* Exercise set:
• A. From the post about the Southern California tragedy, list every request that the people local to the story made.
• B. Repeat the passage of the post starting with "I wanted to" and going on through "most of all.".

* Quoted passage:
━━━━━━━━━━━━━━━━━━━━━━━━━━━━━━
Please visit this GoFundMe campaign for expenses for surviving kids.

There has been a lot of talk about a tragedy this weekend in Southern California.

I wanted to say something about these ties:

This is very sad for everyone. There might be unusual headlines about it, but the social connection could happen with a group of workers, students or anyone else. Killing is against everything our little fan group is for. Thanks are due to the OC Register for telling the purpose in the bottom line, with a quote from a local member: “People come to us to get away from the negative stuff in life.” 

This is a niche interest, so when something like this happens, it’s personal tragedy to us beyond just a news story to others. Many members have lost friends or have very close ties to those who did.  Please send thoughts to them, and the surviving kids most of all.

I felt a little responsible for saying something, because of the way things started to happen when news started coming out.  At first, it was just a call to locate a Missing Person (a fur) who was soon located.  I tweeted that and got a high amount of views.

When more came out, I looked into it deeply to write a big story.  I talked to people close to it, with personal knowledge that nobody else had.  Some info came out that was directed to the police.  Then I saw people local to the story asking for space.  They asked for it to be kept as their story, given time to process, and handled by professionals and cops.  That was when I decided this is beyond fan level.  I removed all my tweets and passed on their message.

I think it really is the worst thing that ever happened with ties to this community. It’s not that unusual compared to other crimes that happen in cities, but I think it’s disproportionately big to a niche group.  It might have to do with 2016’s explosion of interest and positive activity as well – things are just growing.
━━━━━━━━━━━━━━━━━━━━━━━━━━━━━━
* Information supplied:
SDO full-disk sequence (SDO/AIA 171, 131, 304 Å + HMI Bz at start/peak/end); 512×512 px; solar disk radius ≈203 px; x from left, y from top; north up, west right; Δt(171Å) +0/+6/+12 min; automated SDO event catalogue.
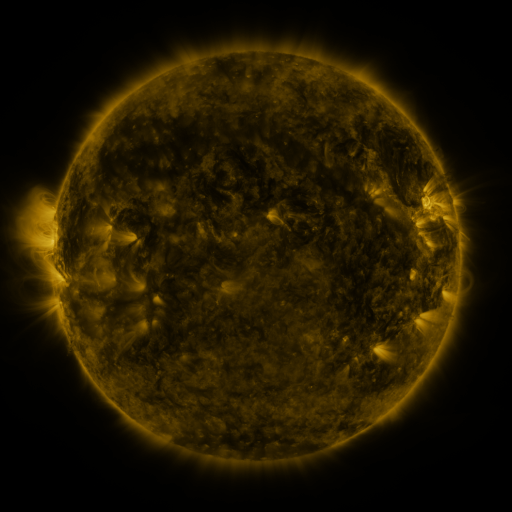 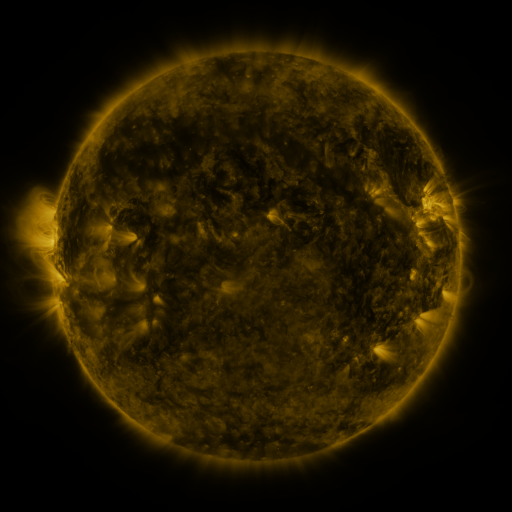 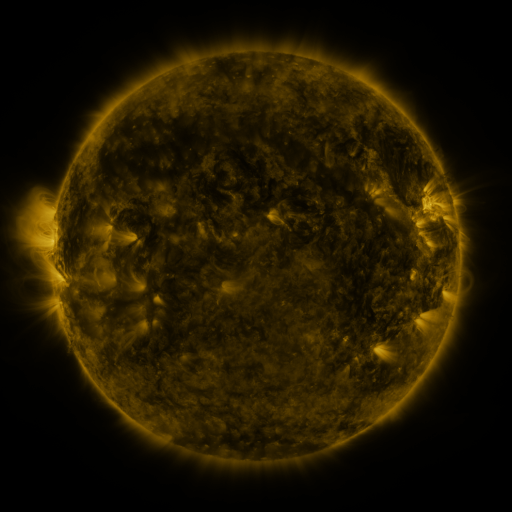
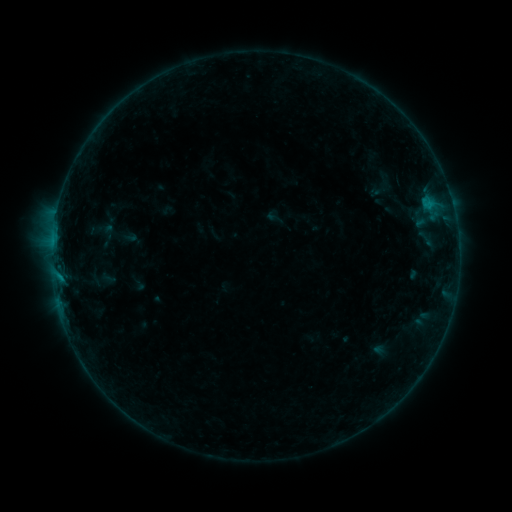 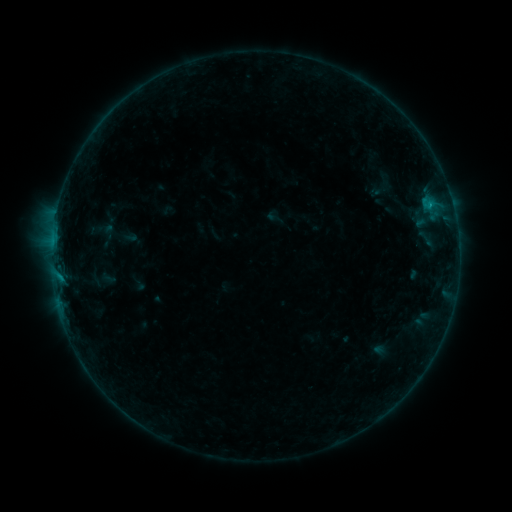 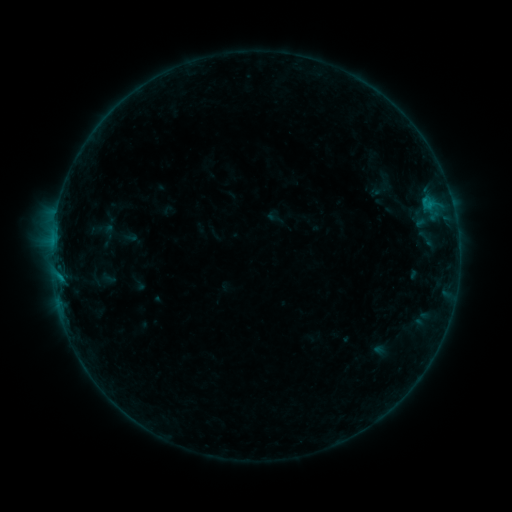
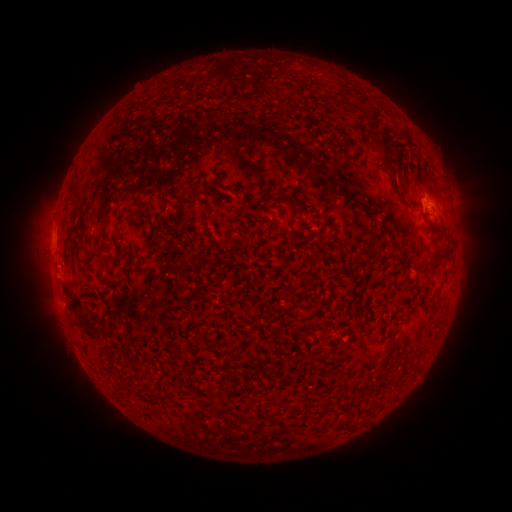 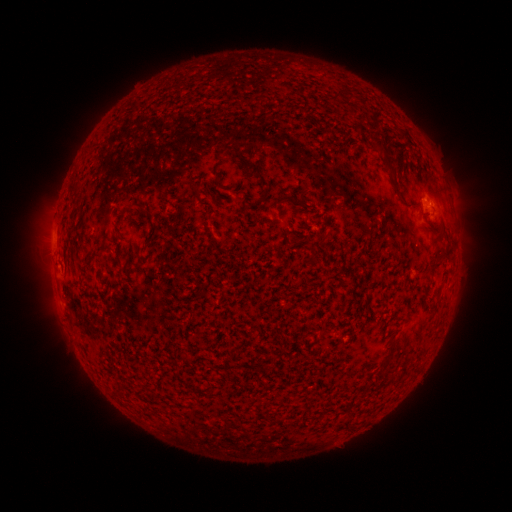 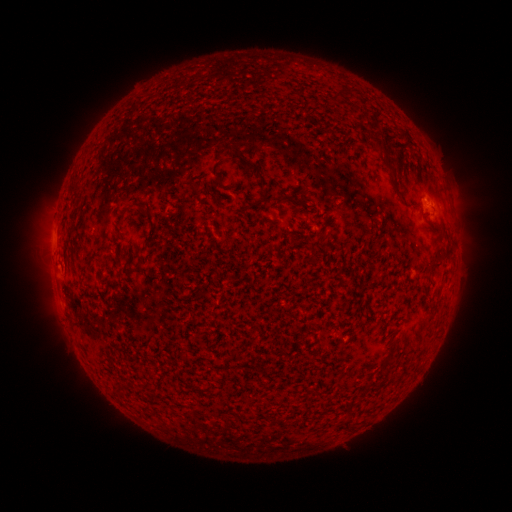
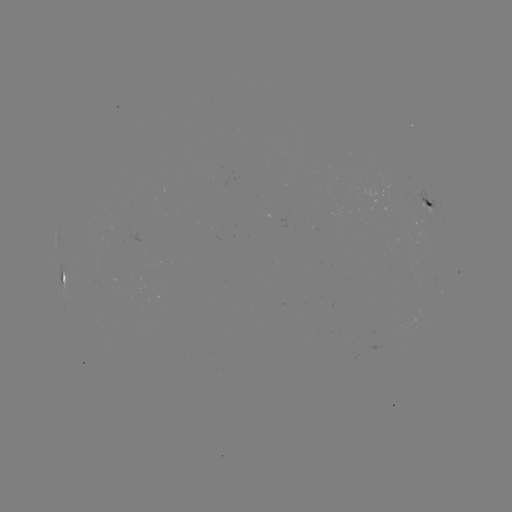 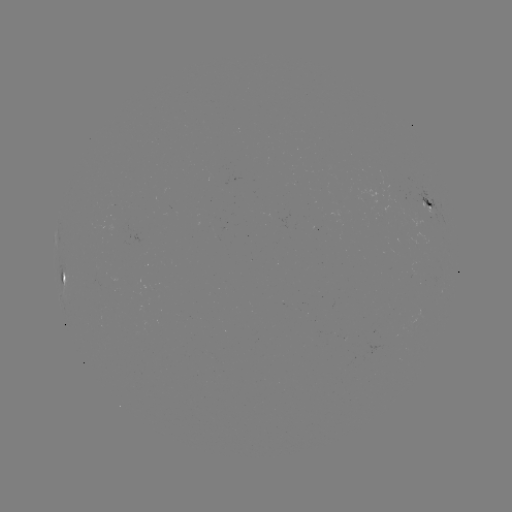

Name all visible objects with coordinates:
B2.5 flare: (430, 207)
━━━━━━━━━━━━━━━━━━━━━━━━━━━━━━
* Solutions to the problems:
• A.
- Space
- That it be kept as their story
- Time to process
- That it be handled by professionals and cops

• B.
I wanted to say something about these ties:

This is very sad for everyone. There might be unusual headlines about it, but the social connection could happen with a group of workers, students or anyone else. Killing is against everything our little fan group is for. Thanks are due to the OC Register for telling the purpose in the bottom line, with a quote from a local member: “People come to us to get away from the negative stuff in life.” 

This is a niche interest, so when something like this happens, it’s personal tragedy to us beyond just a news story to others. Many members have lost friends or have very close ties to those who did.  Please send thoughts to them, and the surviving kids most of all.